▶ Task instructions:
A single number is the whole answer: the tally of lines in the data below that include the word "assets".

□ □ □ □ □ □ □

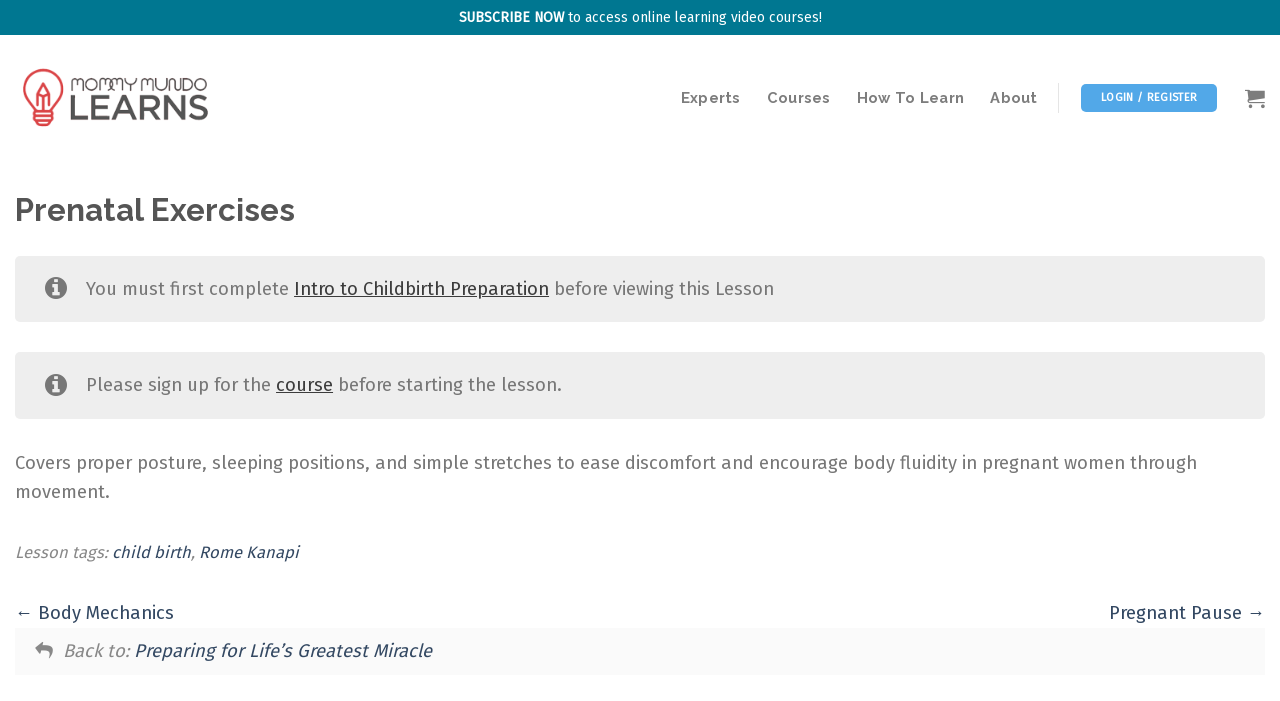

--- FILE ---
content_type: text/css
request_url: https://learn.mommymundo.com/wp-content/plugins/woothemes-sensei/plugins/sensei-pro/assets/dist/block-visibility/style.css?ver=1.5.0
body_size: 768
content:
.sensei-block-visibility__option .components-base-control{margin-bottom:0}.sensei-block-visibility-group-select__container .sensei-block-visibility-group-select__control{border-color:inherit;border-radius:3px;min-height:30px}.sensei-block-visibility-group-select__container .sensei-block-visibility-group-select__value-container{padding:0 8px}.sensei-block-visibility-group-select__container .sensei-block-visibility-group-select__placeholder{color:inherit}.sensei-block-visibility-group-select__container .sensei-block-visibility-group-select__multi-value__label{padding-bottom:2px;padding-top:2px}.sensei-block-visibility-group-select__container .sensei-block-visibility-group-select__input-container{margin:0}.sensei-block-visibility-group-select__container .sensei-block-visibility-group-select__input[type=text]{min-height:24px}.sensei-block-visibility-group-select__container .sensei-block-visibility-group-select__input[type=text]:focus{box-shadow:none}.sensei-block-visibility-group-select__container .sensei-block-visibility-group-select__indicator-separator{display:none}.sensei-block-visibility-group-select__container .sensei-block-visibility-group-select__indicator{padding:0 3px}.sensei-block-visibility-group-select__container .sensei-block-visibility-group-select__multi-value__remove:hover{background-color:#ccc;color:#000;cursor:pointer}.sensei-block-visibility__schedule,.sensei-block-visibility__schedule .components-dropdown{width:100%}.sensei-block-visibility__schedule-title{font-size:13px;line-height:16px;margin-bottom:0}.sensei-block-visibility__schedule-date{border:1px solid #000;border-radius:2px;width:100%}.sensei-block-visibility__schedule-date-end{margin-top:9px}:root{--sensei-visibility-badge-color:#f0c33c}.interface-complementary-area .sensei-block-visibility__hidden,.sensei-block-visibility__hidden{position:relative}.interface-complementary-area .sensei-block-visibility__hidden:not(:focus,.is-highlighted):after,.sensei-block-visibility__hidden:not(:focus,.is-highlighted):after{border:1px solid var(--sensei-visibility-badge-color);border-radius:2px;box-shadow:none}.interface-complementary-area .sensei-block-visibility__hidden:before,.sensei-block-visibility__hidden:before{background-color:var(--sensei-visibility-badge-color);border-radius:2px;bottom:4px;color:#1e1e1e;font-family:-apple-system,BlinkMacSystemFont,Segoe UI,Roboto,Oxygen-Sans,Ubuntu,Cantarell,Helvetica Neue,sans-serif;font-size:11px;left:auto;line-height:16px;padding:3px 6px;position:absolute;right:4px;top:auto;z-index:10}.interface-complementary-area .sensei-block-visibility__text-bold,.sensei-block-visibility__text-bold{font-weight:700}.interface-complementary-area .sensei-block-visibility__option,.sensei-block-visibility__option{margin-bottom:20px}.interface-complementary-area .sensei-block-visibility__option-title,.sensei-block-visibility__option-title{margin-bottom:8px}.interface-complementary-area .sensei-block-visibility__option-description,.sensei-block-visibility__option-description{color:#757575;font-size:11px;line-height:16px;margin-top:8px}


--- FILE ---
content_type: text/css
request_url: https://learn.mommymundo.com/wp-content/plugins/woothemes-sensei/plugins/sensei-lms/assets/dist/css/pages-frontend.css?ver=5cae9c98543c4c96c304
body_size: 348
content:
@font-face{font-family:"FontAwesomeSensei";src:url(../images/fontawesome-webfont-c85f891f3546f43416b8.eot);src:url(../images/fontawesome-webfont-c85f891f3546f43416b8.eot?#iefix) format("embedded-opentype"),url(../images/fontawesome-webfont-45de4ef7020811727af5.woff2) format("woff2"),url(../images/fontawesome-webfont-e646f99c3a5716022363.woff) format("woff"),url(../images/fontawesome-webfont-3aafdf0641262e5c3037.ttf) format("truetype"),url(../images/fontawesome-webfont-750f99278d9bb59a0ee9.svg#svgFontName) format("svg");font-weight:400;font-style:normal}.course-completed.singular .entry-header,.course-completed .entry-title{border:0;height:0;margin:0;padding:0;visibility:hidden}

□ □ □ □ □ □ □

▶ Response to this task:
2